Proplog,
While I hesitate to call all of them cults, I do agree that each social group has a set of glasses through which it sees the world. "Cult" to me implies a charismatic leader or organization that controls; many of these belief systems are voluntary. I would call them maps of reality, paradigms, or myths.
When we are awash in our own cultural myths, it is difficult to distinguish them from reality. As Joseph Campbell says: "Myth is other people's religion."
I certainly do not approve of terrorism or coercion by fear in any form. Still, I can't help but notice that the terrorists did hit symbols that hurt--money and military might.
In The Passionate Life, Sam Keen argues that we have been moving beyond capitalism, which demanded an ethic of postponed gratification, into a myth of consumerism:
The corporate society uses Madison Avenue as its office of propaganda and television as its medium to create icons of eros. The saints of the secular vision--the famous, the beautiful, the powerful, the sexy--promote its view of the good life. Faithful consumers are certain that the longing of the heart will finally be satisfied if they perform the correct devotions--buy the product that has officially been designated this year's "in" style.

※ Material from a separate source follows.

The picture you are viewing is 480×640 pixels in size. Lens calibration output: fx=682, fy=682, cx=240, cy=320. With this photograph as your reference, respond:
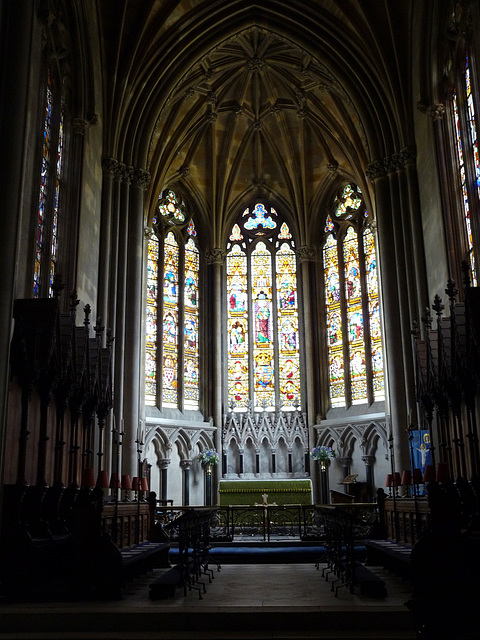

The implicit promise of the "latest model" is "Consume and be satisfied"--or, in the old language, "Take, eat, this is my body." This corpus, this corporation, serves you the elixir of immortality, or its secular equivalent, the marks of status.
Again, I do not condone the methods of the terrorists, but I have been violently shaken from my political insouciance and am vividly aware that money and power are no substitutes for justice and fairness.